__Consigna escrita__: Repite al pie de la letra el tramo del texto sobre Marcial Souto que va desde "Sentado en su" hasta "es el olfato.".

__Página__:
# # # #

Sentado en su oficina, Francisco “Paco” Porrúa tenía dos novelas sobre el escritorio y un trabajo por delante: elegir su próxima traducción. Exhaló profundamente. Se inclinó sobre la primera, apoyó la nariz y olió. Hizo una pausa breve y repitió la operación sobre la segunda. Pensó un par de segundos y, con aire triunfal, levantó la novela ganadora. En su foja de servicios, el fundador de Minotauro tenía la contratación de Cortázar y García Márquez para Sudamericana, de manera que Marcial Souto tomó nota. La lección de su maestro era casi zen: si alguna vez iba a fundar su revista de literatura, tendría que seguir su propio instinto. El olfato es el olfato.

Nacido en La Coruña durante 1947 y emigrado a Montevideo, Souto fue irradiado por los rayos gama de la ciencia ficción en una encrucijada fatal: entre las librerías de Tristán Narvaja, las malas traducciones de Nebulae y las páginas de la revista Minotauro. Poco a poco, empezó a incubar la idea de una revista. Sabía que en ese bunker se reunirían los créditos locales (Gandolfo, Capanna, Gardini) y que recibiría a todas las variables del género: desde el humanismo de Ursula K. Le Guin hasta la distopía ballardiana, pasando por la ciencia ficción dura, el mero fantasy y la distorsión kafkiana de Mario Levrero. No podía saber que su primer número se publicaría en plena dictadura, ni que dejaría una huella indeleble en miles de lectores que, décadas más tarde, atesorarían o perseguirían sus números perdidos entre la web y los pasillos de usados.

# # # #

__Sección de datos__:
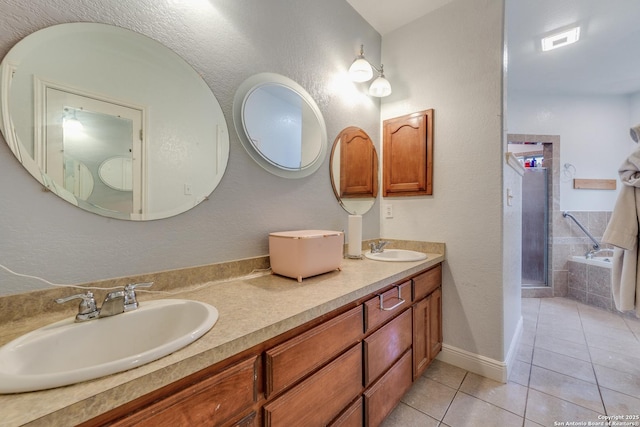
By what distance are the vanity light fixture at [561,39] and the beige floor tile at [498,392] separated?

# # # #

__Solución del ejercicio__:
Sentado en su oficina, Francisco “Paco” Porrúa tenía dos novelas sobre el escritorio y un trabajo por delante: elegir su próxima traducción. Exhaló profundamente. Se inclinó sobre la primera, apoyó la nariz y olió. Hizo una pausa breve y repitió la operación sobre la segunda. Pensó un par de segundos y, con aire triunfal, levantó la novela ganadora. En su foja de servicios, el fundador de Minotauro tenía la contratación de Cortázar y García Márquez para Sudamericana, de manera que Marcial Souto tomó nota. La lección de su maestro era casi zen: si alguna vez iba a fundar su revista de literatura, tendría que seguir su propio instinto. El olfato es el olfato.